One day, a man from the West, who didn’t read the papers, but wanted the postoffice in his town, called at the White House. The President, being then practically a well man, saw him. The caller was engaged in a voluble endeavor to put his capabilities in the most favorable light, when the President interrupted him with the remark that he would be compelled to make the interview short, as his doctor was due.

“Why, Mr. President, are you sick?” queried the visitor.

“Oh, nothing much,” replied Mr. Lincoln, “but the physician says he fears the worst.”

“What worst, may I ask?”

“Smallpox,” was the answer; “but you needn’t be scared. I’m only in the first stages now.”

The visitor grabbed his hat, sprang from his chair, and without a word bolted for the door.

“Don’t be in a hurry,” said the President placidly; “sit down and talk awhile.”

“Thank you, sir; I’ll call again,” shouted the Westerner, as he disappeared through the opening in the wall.

“Now, that’s the way with people,” the President said, when relating the story afterward. “When I can’t give them what they want, they’re dissatisfied, and say harsh things about me; but when I’ve something to give to everybody they scamper off.”
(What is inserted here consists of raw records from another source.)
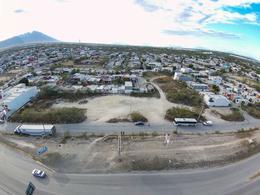 Foto Terreno en Renta en  La Ciudadela,  Juárez  Excelente terreno comercial en renta en zona de alta plusvalía de Juarez Nuevo León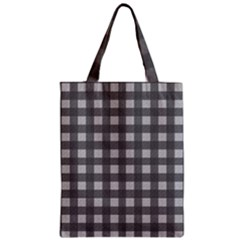 Gray Plaid Pattern Zipper Classic Tote Bag by Valentinaart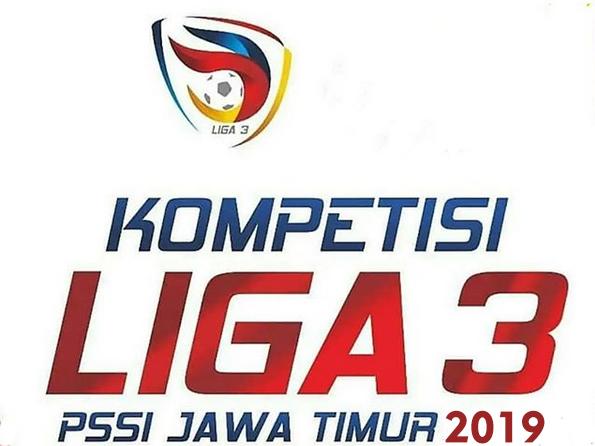 Liga 3 PSSI Jawa Timur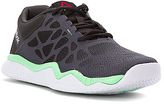 Reebok Women's ZPrint Train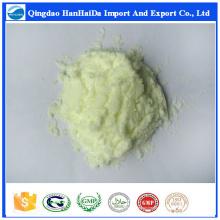 Reguladores de crescimento vegetal Thidiazuron 51707-55-2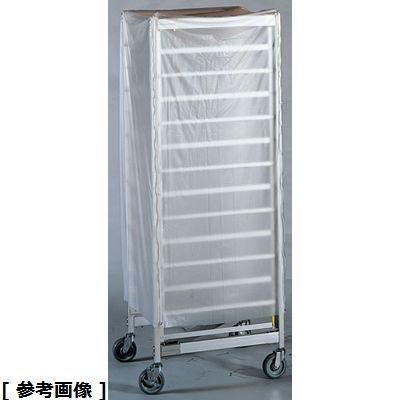 TKG (Total Kitchen Goods) SAZ型ラックカート用ビニールカバー HBN022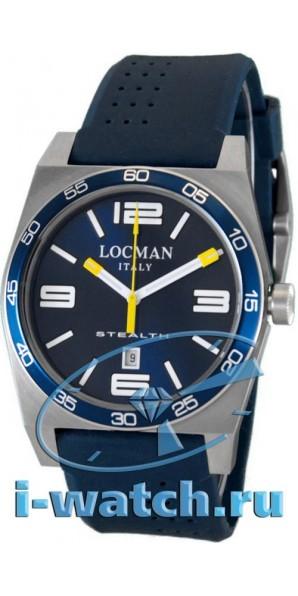 Locman 020800BBLWHYSIB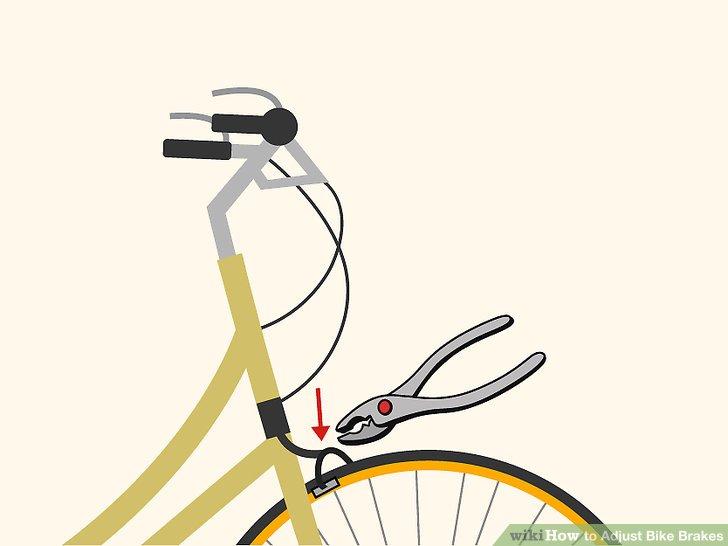 Adjust Bike Brakes Step 8.jpg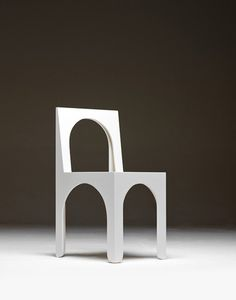 Claudio Chair by ARQUITECTURA-G for indoors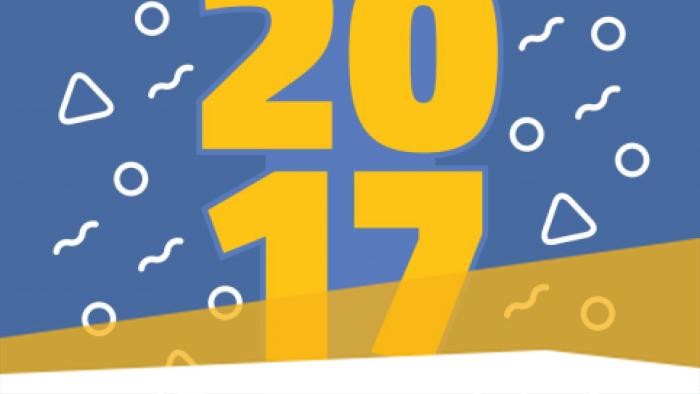 Eurodesk Éves Áttekintés 2017 – Minden, amit hálózatunk a tavalyi évben elért!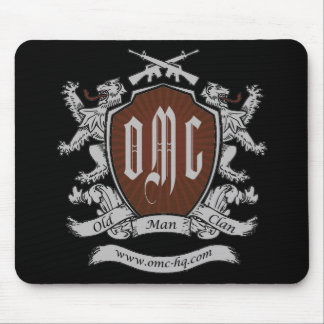 OMC T-Shirt - Back - Final Mouse Pad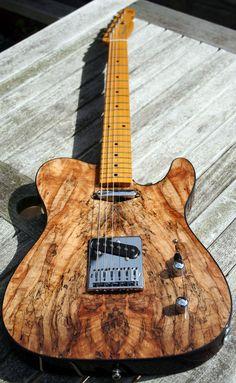 Telecaster - Finder - guitar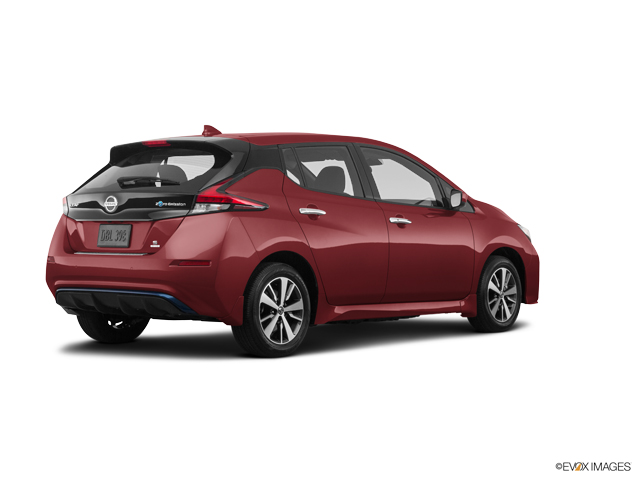 New 2021 Nissan LEAF in Fort Collins, CO
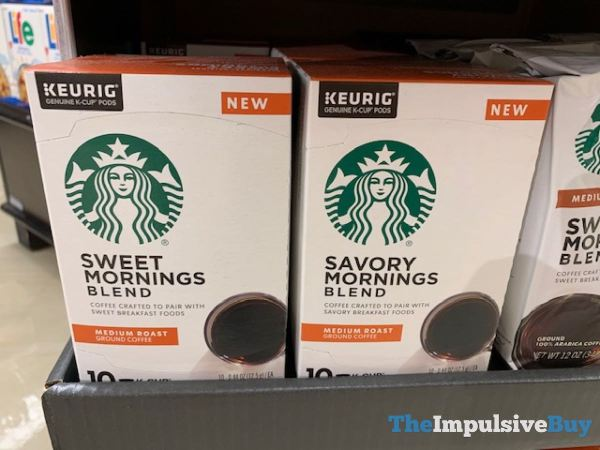 Starbucks Sweet Mornings and Savory Mornings Blends K Cups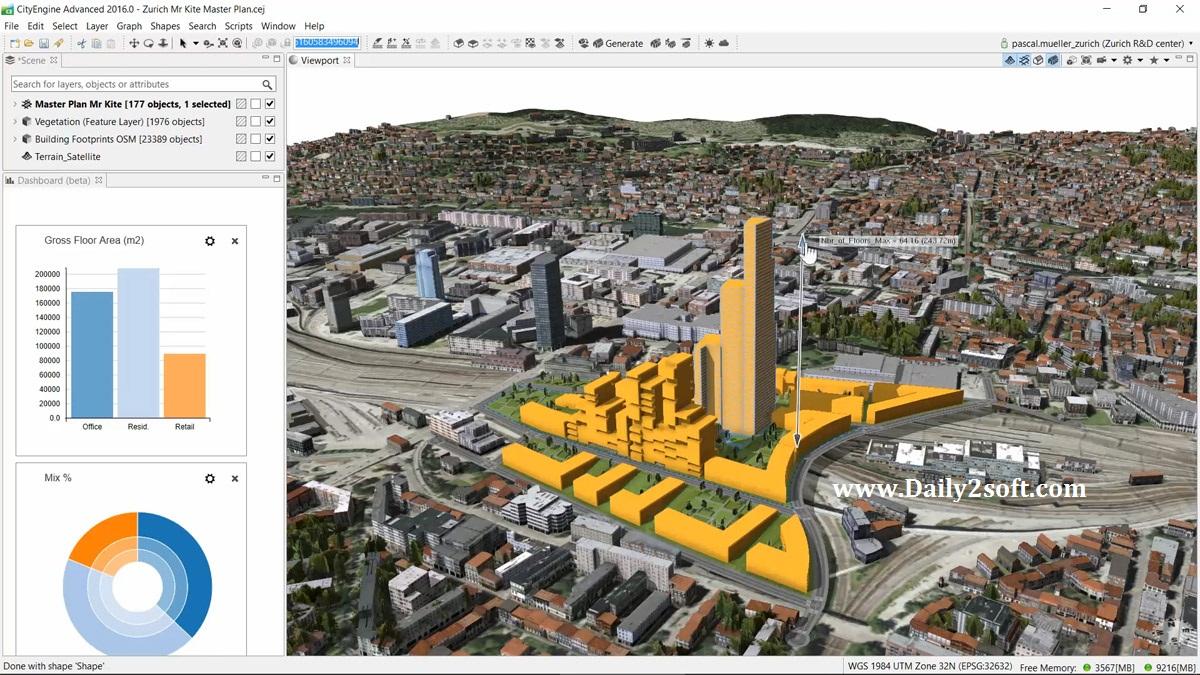 Esri CityEngine 2016 Full Crack Download Latest Update [Free]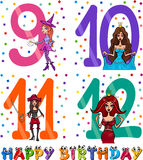 Birthday cartoon design for girl. Cartoon Illustration of the Happy Birthday Anniversary Designs for Girls Royalty Free Stock Image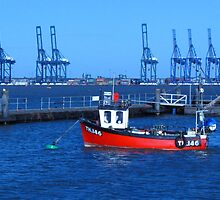 TH.146, Harwich by wiggyofipswich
TOO MANY PIGS FOR THE TEATS.

An applicant for a sutlership in the army relates this story: “In the winter of 1864, after serving three years in the Union Army, and being honorably discharged, I made application for the post sutlership at Point Lookout. My father being interested, we made application to Mr. Stanton, the Secretary of War. We obtained an audience, and were ushered into the presence of the most pompous man I ever met. As I entered he waved his hand for me to stop at a given distance from him, and then put these questions, viz.:

“‘Did you serve three years in the army?’

“‘I did, sir.’

“‘Were you honorably discharged?’

“‘I was, sir.’

“‘Let me see your discharge.’

“I gave it to him. He looked it over, then said:

‘Were you ever wounded?’ I told him yes, at the battle of Williamsburg, May 5, 1861.

“He then said: ‘I think we can give this position to a soldier who has lost an arm or leg, he being more deserving; and he then said I looked hearty and healthy enough to serve three years more. He would not give me a chance to argue my case.

“The audience was at an end. He waved his hand to me. I was then dismissed from the august presence of the Honorable Secretary of War.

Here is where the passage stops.